Penggugat juga memohon agar pengadilan menyatakan bahwa tanah yang telah dibebaskan dan diterbitkan SHGB tersebut seharusnya kembali kepada Negara, karena tidak dipergunakan sebagaimana mestinya. Warga menuntut agar hak mereka atas tanah tersebut diakui kembali, dan mereka berhak untuk memperoleh kembali tanah yang sebelumnya mereka kuasai dengan itikad baik.
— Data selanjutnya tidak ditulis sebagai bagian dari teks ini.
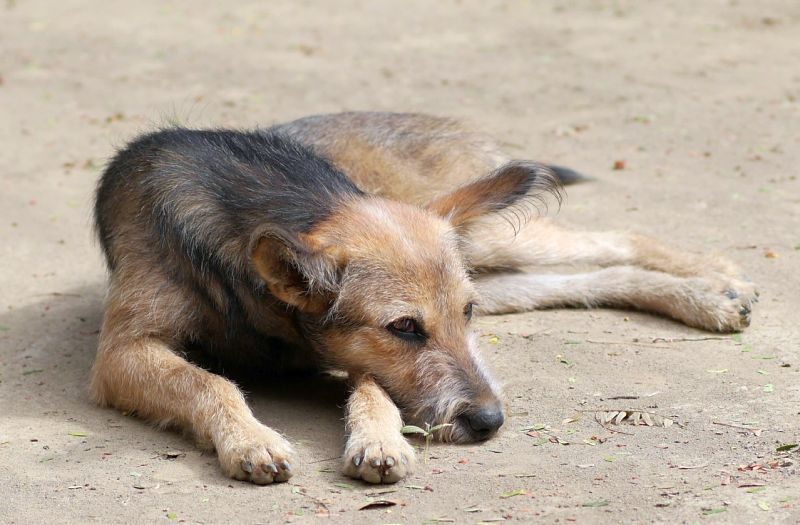 Diet of Feral Dogs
Menurut penggugat, pembebasan tanah secara paksa dan penggunaan kekerasan terhadap warga merupakan pelanggaran terhadap hak asasi manusia (HAM), sebagaimana diatur dalam Kovenan Internasional tentang Hak-Hak Ekonomi, Sosial, dan Budaya serta Undang-Undang Dasar 1945. Penggusuran paksa ini berpotensi melanggar hak atas kehidupan yang layak, tempat tinggal yang layak, serta lingkungan hidup yang sehat.
Selain itu, penggugat juga menyoroti pelanggaran hukum terkait penelantaran lahan. Berdasarkan peraturan pemerintah, lahan yang tidak dimanfaatkan dengan baik oleh pemegang hak atas tanah dapat dikategorikan sebagai lahan terlantar, dan hal ini dapat mengubah status hukum lahan tersebut.
“Melalui gugatan ini, warga berharap agar pengadilan dapat memberikan keputusan yang adil, dengan menyatakan bahwa tindakan-tindakan yang dilakukan oleh perusahaan dan BPN Bali terkait dengan tanah di Jimbaran adalah perbuatan melanggar hukum,” tandasnya.
Mereka juga berharap agar tanah tersebut dikembalikan kepada negara dan hak mereka atas tanah tersebut diakui.
Sebagai informasi pengadilan telah menetapkan sidang pertama esok Senin (3/2/2025) yang akan dilanjutkan dalam waktu dekat untuk mendalami perkara ini lebih lanjut.